┌──
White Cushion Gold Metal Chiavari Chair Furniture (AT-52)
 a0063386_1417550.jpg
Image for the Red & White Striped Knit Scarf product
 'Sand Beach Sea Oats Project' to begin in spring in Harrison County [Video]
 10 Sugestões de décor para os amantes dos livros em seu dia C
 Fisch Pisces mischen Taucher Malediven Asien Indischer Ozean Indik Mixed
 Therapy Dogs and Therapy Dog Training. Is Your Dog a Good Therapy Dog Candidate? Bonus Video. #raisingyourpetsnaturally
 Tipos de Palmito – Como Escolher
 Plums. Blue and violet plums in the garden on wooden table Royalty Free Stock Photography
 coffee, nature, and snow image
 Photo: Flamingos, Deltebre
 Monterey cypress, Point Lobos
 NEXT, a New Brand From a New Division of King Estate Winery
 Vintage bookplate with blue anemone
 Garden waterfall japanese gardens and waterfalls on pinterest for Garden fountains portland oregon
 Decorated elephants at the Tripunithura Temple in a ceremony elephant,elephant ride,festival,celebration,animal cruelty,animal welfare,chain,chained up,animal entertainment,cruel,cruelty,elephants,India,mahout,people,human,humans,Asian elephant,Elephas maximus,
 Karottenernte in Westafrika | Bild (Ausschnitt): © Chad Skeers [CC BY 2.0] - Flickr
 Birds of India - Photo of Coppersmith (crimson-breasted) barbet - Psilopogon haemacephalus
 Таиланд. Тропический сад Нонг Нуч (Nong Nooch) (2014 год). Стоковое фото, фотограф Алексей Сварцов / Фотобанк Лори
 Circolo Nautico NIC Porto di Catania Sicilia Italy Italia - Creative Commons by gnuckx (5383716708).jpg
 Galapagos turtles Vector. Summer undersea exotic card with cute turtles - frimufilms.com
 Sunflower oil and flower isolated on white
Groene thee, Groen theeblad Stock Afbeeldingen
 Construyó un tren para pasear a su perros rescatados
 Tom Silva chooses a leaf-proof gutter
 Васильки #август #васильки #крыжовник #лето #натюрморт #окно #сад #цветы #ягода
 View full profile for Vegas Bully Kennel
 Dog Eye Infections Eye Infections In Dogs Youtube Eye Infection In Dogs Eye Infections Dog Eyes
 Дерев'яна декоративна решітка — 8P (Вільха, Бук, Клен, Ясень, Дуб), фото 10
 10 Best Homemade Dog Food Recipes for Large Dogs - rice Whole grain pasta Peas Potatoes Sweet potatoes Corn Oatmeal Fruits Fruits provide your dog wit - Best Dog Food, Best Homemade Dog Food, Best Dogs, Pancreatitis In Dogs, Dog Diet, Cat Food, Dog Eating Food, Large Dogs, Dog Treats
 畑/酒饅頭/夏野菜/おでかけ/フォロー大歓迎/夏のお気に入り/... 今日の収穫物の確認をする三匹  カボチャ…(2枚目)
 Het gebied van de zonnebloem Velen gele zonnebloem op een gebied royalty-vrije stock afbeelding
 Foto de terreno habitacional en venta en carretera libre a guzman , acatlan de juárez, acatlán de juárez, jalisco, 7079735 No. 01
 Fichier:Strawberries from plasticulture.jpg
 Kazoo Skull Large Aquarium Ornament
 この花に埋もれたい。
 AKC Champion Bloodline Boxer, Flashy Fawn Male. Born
└──
WHAT YOU ARE ASKED TO DO – Each line of the listing should be reproduced without any alteration.

RESPONSE AREA –
White Cushion Gold Metal Chiavari Chair Furniture (AT-52)
 a0063386_1417550.jpg
Image for the Red & White Striped Knit Scarf product
 'Sand Beach Sea Oats Project' to begin in spring in Harrison County [Video]
 10 Sugestões de décor para os amantes dos livros em seu dia C
 Fisch Pisces mischen Taucher Malediven Asien Indischer Ozean Indik Mixed
 Therapy Dogs and Therapy Dog Training. Is Your Dog a Good Therapy Dog Candidate? Bonus Video. #raisingyourpetsnaturally
 Tipos de Palmito – Como Escolher
 Plums. Blue and violet plums in the garden on wooden table Royalty Free Stock Photography
 coffee, nature, and snow image
 Photo: Flamingos, Deltebre
 Monterey cypress, Point Lobos
 NEXT, a New Brand From a New Division of King Estate Winery
 Vintage bookplate with blue anemone
 Garden waterfall japanese gardens and waterfalls on pinterest for Garden fountains portland oregon
 Decorated elephants at the Tripunithura Temple in a ceremony elephant,elephant ride,festival,celebration,animal cruelty,animal welfare,chain,chained up,animal entertainment,cruel,cruelty,elephants,India,mahout,people,human,humans,Asian elephant,Elephas maximus,
 Karottenernte in Westafrika | Bild (Ausschnitt): © Chad Skeers [CC BY 2.0] - Flickr
 Birds of India - Photo of Coppersmith (crimson-breasted) barbet - Psilopogon haemacephalus
 Таиланд. Тропический сад Нонг Нуч (Nong Nooch) (2014 год). Стоковое фото, фотограф Алексей Сварцов / Фотобанк Лори
 Circolo Nautico NIC Porto di Catania Sicilia Italy Italia - Creative Commons by gnuckx (5383716708).jpg
 Galapagos turtles Vector. Summer undersea exotic card with cute turtles - frimufilms.com
 Sunflower oil and flower isolated on white
Groene thee, Groen theeblad Stock Afbeeldingen
 Construyó un tren para pasear a su perros rescatados
 Tom Silva chooses a leaf-proof gutter
 Васильки #август #васильки #крыжовник #лето #натюрморт #окно #сад #цветы #ягода
 View full profile for Vegas Bully Kennel
 Dog Eye Infections Eye Infections In Dogs Youtube Eye Infection In Dogs Eye Infections Dog Eyes
 Дерев'яна декоративна решітка — 8P (Вільха, Бук, Клен, Ясень, Дуб), фото 10
 10 Best Homemade Dog Food Recipes for Large Dogs - rice Whole grain pasta Peas Potatoes Sweet potatoes Corn Oatmeal Fruits Fruits provide your dog wit - Best Dog Food, Best Homemade Dog Food, Best Dogs, Pancreatitis In Dogs, Dog Diet, Cat Food, Dog Eating Food, Large Dogs, Dog Treats
 畑/酒饅頭/夏野菜/おでかけ/フォロー大歓迎/夏のお気に入り/... 今日の収穫物の確認をする三匹  カボチャ…(2枚目)
 Het gebied van de zonnebloem Velen gele zonnebloem op een gebied royalty-vrije stock afbeelding
 Foto de terreno habitacional en venta en carretera libre a guzman , acatlan de juárez, acatlán de juárez, jalisco, 7079735 No. 01
 Fichier:Strawberries from plasticulture.jpg
 Kazoo Skull Large Aquarium Ornament
 この花に埋もれたい。
 AKC Champion Bloodline Boxer, Flashy Fawn Male. Born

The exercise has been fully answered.